Garry Frederick Rush (born July 5, 1944) is a retired Australian professional motor racing driver. Born in the New South Wales town of Camden, he competed in Sprintcars, Speedcars, NASCAR, Formula Ford and Touring cars in a 40 year career. Rush won a record 10 Australian Sprintcar Championships and seven Grand Annual Sprintcar Classics at Premier Speedway, Warrnambool.

==Australian Racing Career==
Rush started racing near his residence of Auburn, New South Wales in a Stock Rod at Westmead Speedway in 1964. After crashing out of several events, he accepted a drive in a midget speedcar. He moved up to a Super Modified and won the 1966 NSW championship.

In his 28 appearances in the Sprintcar national championships between the years of 1966 and 1998, Rush won ten titles. He was runner-up three times and finished third on five occasions, resulting in finishing on the podium over 64 percent of the time.

==Other Racing==
Rush raced in a 1988 NASCAR Cup Series race (the 1988 Goodyear NASCAR 500) at Calder Park Thunderdome in Melbourne, Victoria. Rush competed in several Bathurst 1000, with a best finish of ninth.

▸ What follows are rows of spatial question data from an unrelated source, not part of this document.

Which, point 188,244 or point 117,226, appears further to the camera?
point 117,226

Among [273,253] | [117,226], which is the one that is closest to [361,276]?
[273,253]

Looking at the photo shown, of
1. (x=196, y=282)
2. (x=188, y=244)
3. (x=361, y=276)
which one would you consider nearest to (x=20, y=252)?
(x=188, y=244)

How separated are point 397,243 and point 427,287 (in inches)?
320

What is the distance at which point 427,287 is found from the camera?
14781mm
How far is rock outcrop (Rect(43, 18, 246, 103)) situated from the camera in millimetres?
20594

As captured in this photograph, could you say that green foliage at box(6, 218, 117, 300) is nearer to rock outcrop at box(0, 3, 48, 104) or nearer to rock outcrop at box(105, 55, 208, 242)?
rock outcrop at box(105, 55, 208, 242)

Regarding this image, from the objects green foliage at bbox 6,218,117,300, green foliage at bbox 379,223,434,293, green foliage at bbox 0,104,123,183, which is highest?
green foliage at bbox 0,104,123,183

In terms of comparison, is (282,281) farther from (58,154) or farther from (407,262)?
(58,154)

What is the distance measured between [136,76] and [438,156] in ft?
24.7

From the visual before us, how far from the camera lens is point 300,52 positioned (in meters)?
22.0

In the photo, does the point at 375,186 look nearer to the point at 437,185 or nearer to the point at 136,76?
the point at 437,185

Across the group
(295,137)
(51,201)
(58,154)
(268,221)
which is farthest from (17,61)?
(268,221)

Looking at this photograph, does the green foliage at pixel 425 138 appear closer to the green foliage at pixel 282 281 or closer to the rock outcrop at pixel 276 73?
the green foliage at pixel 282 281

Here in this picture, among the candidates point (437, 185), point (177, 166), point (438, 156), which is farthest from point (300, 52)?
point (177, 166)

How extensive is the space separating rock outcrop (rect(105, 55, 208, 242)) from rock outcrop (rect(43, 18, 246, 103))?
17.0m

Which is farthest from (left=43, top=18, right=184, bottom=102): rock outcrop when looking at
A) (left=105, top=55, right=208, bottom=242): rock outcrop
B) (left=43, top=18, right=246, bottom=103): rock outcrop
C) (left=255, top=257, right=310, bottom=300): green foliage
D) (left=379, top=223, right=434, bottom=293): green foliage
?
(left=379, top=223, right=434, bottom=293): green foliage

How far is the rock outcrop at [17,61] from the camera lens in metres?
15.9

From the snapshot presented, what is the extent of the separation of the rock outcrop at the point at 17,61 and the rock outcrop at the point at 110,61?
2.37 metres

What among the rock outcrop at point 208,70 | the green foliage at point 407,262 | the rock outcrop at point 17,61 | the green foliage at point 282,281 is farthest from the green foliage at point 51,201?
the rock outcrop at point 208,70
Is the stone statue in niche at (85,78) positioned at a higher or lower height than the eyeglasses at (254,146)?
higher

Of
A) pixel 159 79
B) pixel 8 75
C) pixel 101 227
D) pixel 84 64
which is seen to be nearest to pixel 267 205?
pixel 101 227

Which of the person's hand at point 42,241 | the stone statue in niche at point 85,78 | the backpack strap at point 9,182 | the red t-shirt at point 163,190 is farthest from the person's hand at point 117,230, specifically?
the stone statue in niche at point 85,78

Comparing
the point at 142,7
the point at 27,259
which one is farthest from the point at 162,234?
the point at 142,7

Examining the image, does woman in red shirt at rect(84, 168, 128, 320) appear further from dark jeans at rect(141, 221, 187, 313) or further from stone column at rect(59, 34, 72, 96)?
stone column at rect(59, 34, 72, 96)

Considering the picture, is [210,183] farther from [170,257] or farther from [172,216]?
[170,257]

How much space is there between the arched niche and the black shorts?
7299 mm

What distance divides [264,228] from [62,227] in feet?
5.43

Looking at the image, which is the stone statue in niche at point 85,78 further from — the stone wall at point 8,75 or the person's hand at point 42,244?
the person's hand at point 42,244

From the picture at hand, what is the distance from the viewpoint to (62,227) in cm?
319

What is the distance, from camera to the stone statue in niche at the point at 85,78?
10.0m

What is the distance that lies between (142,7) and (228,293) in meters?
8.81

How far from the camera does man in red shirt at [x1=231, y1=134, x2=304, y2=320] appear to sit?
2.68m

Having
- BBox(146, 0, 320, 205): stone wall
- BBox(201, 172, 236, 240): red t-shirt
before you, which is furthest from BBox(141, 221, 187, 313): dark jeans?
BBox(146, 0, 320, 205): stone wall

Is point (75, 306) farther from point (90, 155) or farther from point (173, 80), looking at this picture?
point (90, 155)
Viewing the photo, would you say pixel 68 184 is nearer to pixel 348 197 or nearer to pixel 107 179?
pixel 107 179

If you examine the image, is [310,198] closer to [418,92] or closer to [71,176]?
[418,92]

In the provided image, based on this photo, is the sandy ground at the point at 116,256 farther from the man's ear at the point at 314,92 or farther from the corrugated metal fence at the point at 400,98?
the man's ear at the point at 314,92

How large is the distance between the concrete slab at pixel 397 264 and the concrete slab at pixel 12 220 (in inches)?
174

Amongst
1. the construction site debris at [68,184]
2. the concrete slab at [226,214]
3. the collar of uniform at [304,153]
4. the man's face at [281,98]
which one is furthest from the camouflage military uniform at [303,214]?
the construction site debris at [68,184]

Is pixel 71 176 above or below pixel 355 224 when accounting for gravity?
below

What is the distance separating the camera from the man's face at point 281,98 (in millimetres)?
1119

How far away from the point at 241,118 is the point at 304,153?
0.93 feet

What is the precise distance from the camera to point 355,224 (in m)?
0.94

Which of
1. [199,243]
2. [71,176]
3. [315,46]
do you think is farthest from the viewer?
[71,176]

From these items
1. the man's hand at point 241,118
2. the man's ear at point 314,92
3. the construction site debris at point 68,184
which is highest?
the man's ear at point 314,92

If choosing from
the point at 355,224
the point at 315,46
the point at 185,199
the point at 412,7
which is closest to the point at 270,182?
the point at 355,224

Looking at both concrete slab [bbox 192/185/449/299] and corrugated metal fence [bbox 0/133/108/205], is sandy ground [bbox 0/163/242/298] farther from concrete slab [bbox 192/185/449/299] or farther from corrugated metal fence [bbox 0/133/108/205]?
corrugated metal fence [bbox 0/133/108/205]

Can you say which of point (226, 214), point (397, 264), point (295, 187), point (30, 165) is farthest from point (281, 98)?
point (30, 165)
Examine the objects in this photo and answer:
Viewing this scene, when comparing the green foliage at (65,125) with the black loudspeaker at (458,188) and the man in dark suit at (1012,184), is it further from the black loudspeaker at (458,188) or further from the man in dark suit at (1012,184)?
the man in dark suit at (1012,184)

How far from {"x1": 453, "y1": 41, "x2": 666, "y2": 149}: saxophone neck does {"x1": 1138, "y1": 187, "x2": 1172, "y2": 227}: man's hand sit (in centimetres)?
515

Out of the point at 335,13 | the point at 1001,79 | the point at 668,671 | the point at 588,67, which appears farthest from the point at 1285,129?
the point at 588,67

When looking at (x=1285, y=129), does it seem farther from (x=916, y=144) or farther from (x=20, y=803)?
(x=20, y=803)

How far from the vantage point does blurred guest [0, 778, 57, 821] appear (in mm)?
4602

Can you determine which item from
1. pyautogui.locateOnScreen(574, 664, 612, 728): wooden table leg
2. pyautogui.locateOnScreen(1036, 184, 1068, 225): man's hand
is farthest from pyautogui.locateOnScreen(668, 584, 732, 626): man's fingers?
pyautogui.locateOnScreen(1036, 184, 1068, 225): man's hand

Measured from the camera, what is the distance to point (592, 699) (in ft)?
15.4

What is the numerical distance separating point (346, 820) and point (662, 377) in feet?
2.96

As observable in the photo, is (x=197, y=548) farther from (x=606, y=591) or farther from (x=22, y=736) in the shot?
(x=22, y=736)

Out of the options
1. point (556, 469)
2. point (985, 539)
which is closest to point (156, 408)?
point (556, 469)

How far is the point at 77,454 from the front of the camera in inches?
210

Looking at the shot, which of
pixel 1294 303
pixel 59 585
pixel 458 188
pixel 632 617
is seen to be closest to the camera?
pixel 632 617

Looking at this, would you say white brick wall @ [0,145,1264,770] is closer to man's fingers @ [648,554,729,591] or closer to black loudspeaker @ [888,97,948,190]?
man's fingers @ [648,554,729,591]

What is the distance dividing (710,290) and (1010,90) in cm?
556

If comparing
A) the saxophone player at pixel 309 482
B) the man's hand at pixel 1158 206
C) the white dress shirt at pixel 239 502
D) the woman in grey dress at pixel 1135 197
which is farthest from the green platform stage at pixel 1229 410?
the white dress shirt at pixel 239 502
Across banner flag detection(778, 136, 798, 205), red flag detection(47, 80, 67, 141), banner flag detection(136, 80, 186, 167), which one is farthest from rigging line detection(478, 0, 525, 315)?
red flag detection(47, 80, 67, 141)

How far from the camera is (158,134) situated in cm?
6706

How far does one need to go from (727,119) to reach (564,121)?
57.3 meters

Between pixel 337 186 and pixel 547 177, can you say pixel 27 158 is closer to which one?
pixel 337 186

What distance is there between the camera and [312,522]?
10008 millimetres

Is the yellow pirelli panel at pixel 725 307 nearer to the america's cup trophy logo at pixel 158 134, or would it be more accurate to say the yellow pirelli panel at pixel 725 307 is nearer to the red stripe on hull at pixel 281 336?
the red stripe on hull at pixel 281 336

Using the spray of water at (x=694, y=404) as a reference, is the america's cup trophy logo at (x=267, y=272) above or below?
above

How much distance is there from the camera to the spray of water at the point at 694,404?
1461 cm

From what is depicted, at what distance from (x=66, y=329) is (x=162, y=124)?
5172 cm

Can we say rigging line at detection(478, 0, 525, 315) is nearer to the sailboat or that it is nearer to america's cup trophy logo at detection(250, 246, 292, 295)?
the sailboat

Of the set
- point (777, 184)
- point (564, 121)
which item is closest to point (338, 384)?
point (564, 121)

Rush spent some time racing Sprintcars and Super Modifieds in the United States. He helped bring some American drivers to race in Australia.

After retiring from racing, Rush became a part-owner Granville Speedway (now Sydney Speedway).

==Halls of Fame==
Rush was inducted into the Australian Speedway Hall of Fame in 2007 and the Australian Motor Sports Hall of Fame in 2016.